Some of the individuals described in the documents we obtained are “armed” with razor blades, kitchen knives, a length of lead pipe – but many don’t pose any real danger to anyone but themselves.
One man, tasered in the chest and stomach, was known to have “a history of mental illness” but there’s no indication in the incident report that any mental health practitioners were called to the scene as officers tried to communicate with him.
Why are Tasers used?
Police tasered a suicidal man twice – once in the stomach and once in the back – “to gain compliance” as he resisted being apprehended and handcuffed by officers.
In one instance, an officer tried to taser a man cutting his throat with a knife, but missed as the suicidal man backed toward his balcony. The rest of the incident report is censored: It isn’t clear whether the man killed himself.
Interestingly, the 2014 incident reports indicate a much more routine use of Tasers as a demonstration of force.
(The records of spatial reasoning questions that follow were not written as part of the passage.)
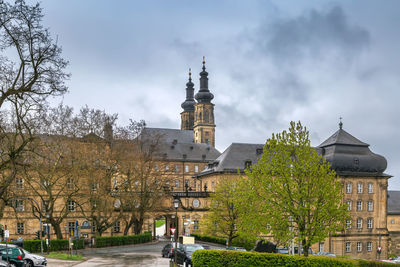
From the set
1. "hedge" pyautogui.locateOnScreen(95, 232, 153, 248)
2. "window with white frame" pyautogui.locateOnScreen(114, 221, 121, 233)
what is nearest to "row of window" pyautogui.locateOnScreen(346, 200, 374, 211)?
"hedge" pyautogui.locateOnScreen(95, 232, 153, 248)

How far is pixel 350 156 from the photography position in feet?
250

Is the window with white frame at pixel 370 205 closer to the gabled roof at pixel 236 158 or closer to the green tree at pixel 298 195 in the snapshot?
the gabled roof at pixel 236 158

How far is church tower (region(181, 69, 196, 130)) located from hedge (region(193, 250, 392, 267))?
114802 mm

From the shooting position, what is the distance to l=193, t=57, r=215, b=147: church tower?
127 meters

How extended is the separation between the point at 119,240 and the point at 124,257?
11224mm

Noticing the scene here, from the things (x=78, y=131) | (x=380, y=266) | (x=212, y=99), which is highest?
(x=212, y=99)

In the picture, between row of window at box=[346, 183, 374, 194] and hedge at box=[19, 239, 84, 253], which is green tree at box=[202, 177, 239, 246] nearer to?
hedge at box=[19, 239, 84, 253]

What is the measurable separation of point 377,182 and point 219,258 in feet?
195

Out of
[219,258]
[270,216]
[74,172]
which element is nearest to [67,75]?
[219,258]

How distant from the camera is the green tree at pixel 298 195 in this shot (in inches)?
1170

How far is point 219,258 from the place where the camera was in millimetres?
25672

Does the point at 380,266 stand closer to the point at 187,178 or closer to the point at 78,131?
the point at 78,131

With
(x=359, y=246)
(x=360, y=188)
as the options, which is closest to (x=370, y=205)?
(x=360, y=188)

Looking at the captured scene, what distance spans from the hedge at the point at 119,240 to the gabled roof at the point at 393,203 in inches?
2256
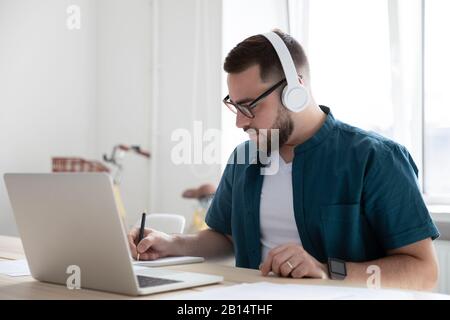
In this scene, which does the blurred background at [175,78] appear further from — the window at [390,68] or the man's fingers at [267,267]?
the man's fingers at [267,267]

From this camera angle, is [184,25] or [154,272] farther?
[184,25]

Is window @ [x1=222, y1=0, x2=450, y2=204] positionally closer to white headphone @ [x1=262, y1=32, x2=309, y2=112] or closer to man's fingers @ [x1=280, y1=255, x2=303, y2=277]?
white headphone @ [x1=262, y1=32, x2=309, y2=112]

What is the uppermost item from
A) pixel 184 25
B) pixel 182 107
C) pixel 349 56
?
pixel 184 25

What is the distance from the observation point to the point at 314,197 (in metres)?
1.66

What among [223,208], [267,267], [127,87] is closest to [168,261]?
[267,267]

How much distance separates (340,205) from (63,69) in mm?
3127

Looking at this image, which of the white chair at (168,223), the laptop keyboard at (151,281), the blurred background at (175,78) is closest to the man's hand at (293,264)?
the laptop keyboard at (151,281)

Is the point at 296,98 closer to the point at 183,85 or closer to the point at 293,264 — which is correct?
the point at 293,264

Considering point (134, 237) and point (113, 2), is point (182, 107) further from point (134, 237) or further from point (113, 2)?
point (134, 237)

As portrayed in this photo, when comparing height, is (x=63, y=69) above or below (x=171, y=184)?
above

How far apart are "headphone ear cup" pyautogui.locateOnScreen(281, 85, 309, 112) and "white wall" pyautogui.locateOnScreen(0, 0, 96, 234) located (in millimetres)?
2812
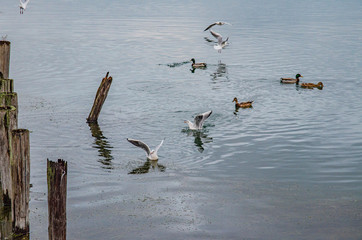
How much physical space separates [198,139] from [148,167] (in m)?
3.75

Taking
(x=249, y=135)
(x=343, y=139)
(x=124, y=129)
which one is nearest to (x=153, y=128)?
(x=124, y=129)

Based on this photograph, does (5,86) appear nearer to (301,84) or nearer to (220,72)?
(301,84)

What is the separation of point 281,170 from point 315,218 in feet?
12.8

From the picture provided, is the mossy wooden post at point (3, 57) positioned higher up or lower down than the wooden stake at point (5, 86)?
higher up

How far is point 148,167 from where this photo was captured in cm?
1805

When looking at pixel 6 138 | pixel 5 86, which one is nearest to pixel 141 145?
pixel 5 86

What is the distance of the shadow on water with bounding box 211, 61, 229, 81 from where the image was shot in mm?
34859

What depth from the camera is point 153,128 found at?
22734mm

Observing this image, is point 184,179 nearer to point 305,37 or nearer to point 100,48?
point 100,48

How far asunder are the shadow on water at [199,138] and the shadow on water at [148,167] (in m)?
2.34

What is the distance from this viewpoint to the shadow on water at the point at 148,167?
17688mm

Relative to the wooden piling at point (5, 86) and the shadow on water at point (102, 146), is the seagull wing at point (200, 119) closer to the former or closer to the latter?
the shadow on water at point (102, 146)

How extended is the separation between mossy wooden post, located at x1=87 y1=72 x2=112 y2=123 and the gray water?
0.43 metres

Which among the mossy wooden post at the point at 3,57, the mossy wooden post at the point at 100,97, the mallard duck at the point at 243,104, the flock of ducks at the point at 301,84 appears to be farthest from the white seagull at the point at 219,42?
the mossy wooden post at the point at 3,57
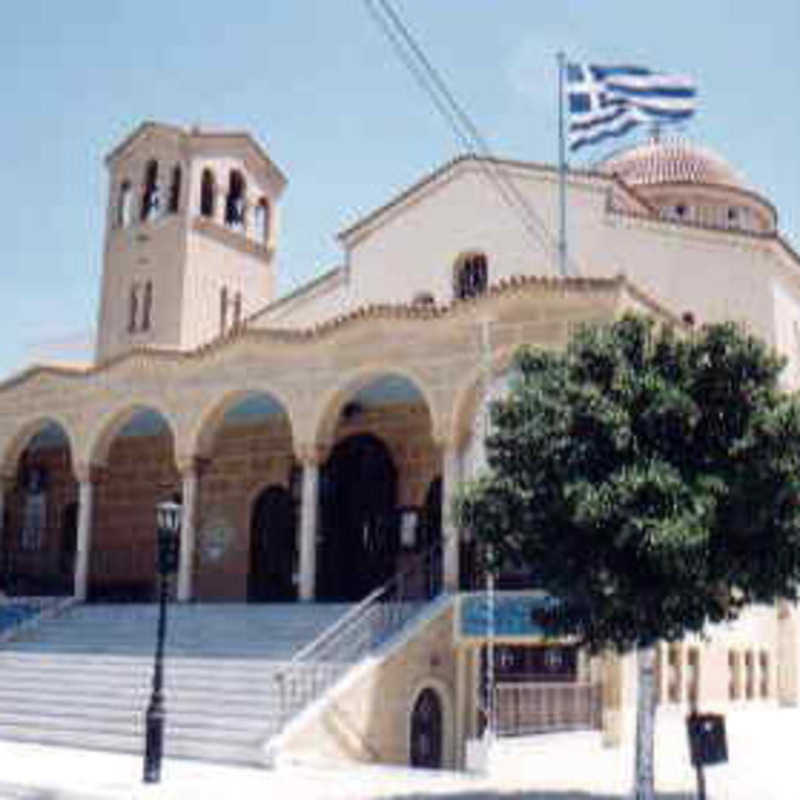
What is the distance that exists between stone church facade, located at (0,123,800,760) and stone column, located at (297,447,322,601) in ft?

Officers frequently pulled them out, often pointing their lasers at a subject, without deploying but as a way of demonstrating force in the hopes it would convince the individual to cooperate. (In one such incident, a suicidal man described as “known to police” took one look at the weapon, said he’d been tasered before and complied.)
On multiple occasions, the suspect was tasered after already being forced to the ground by police.
One man with mental illness, believed to be both drunk and high, was tasered three times while held on the ground by police. Another was tasered multiple times while lying on a mattress where he was apprehended.
Every time someone’s Tasered, police need to indicate on their incident report what body parts were hit. Here are some of the places people were Tasered in 2013-14:
On one occasion an “emotionally disturbed man” was tasered twice before and once after police took the knives he was holding away from him; the third occurrence was while he was being handcuffed.
A woman with mental illness in a state of crisis and threatening her own safety with knives was tasered multiple times – in her neck, in her left upper chest, in her abdomen and in her right arm.
A man described as “emotionally disturbed” and high on drugs was tasered five times in “drive stun” mode to various points on his back, left shoulder blade and left leg. The incident report states police thought he was armed with a knife; the weapon turned out to be a cell phone.
A man with mental illness holding a razor blade was tasered in the upper chest and stomach.
A woman in crisis who was yelling and screaming at police who barged into her apartment was tasered in the chest and right hip before being apprehended under the Mental Health Act.
A man who’d stabbed himself in the chest and was bleeding and asking officers to shoot him was tasered multiple times with two tasers in full deployment mode – once in the groin and twice in the upper chest.
An “emotionally disturbed man” was struggling and holding onto officers’ arms when he was tasered once, then again after he was on the ground. He was hit in the upper chest and stomach.
A suicidal woman threatening to kill herself with steak knives and believed to be on both alcohol and drugs was tasered at full deployment in the left shoulder.
Officers tasered an emotionally disturbed man who was “thrashing his body about” as he was being handcuffed by police.
A total of three tasers were used on one man threatening to slit his throat. Taser probes hit him in the chest and abdomen.
On one occasion, a taser was shot multiple times in “full deployment” mode because an unarmed suspect fleeing police “turned and squared off at the officer in an assaultive manner.”
Police tasered an intoxicated individual believed to be on both alcohol and drugs for five full seconds in “drive stun” mode in the chest once he was already in the back of a cop car.
At least two pit bulls were tasered in 2013, one after biting an officer.
In one case in 2013, officers taser what appears in the partially redacted description to be a fellow police officer “suffering a mental breakdown” and threatening to slit his own throat “upon being advised that he was being relieved of duty.” He was hit in the stomach and upper chest.
One man was tasered in the chest and hand while slicing at his neck with a razor blade.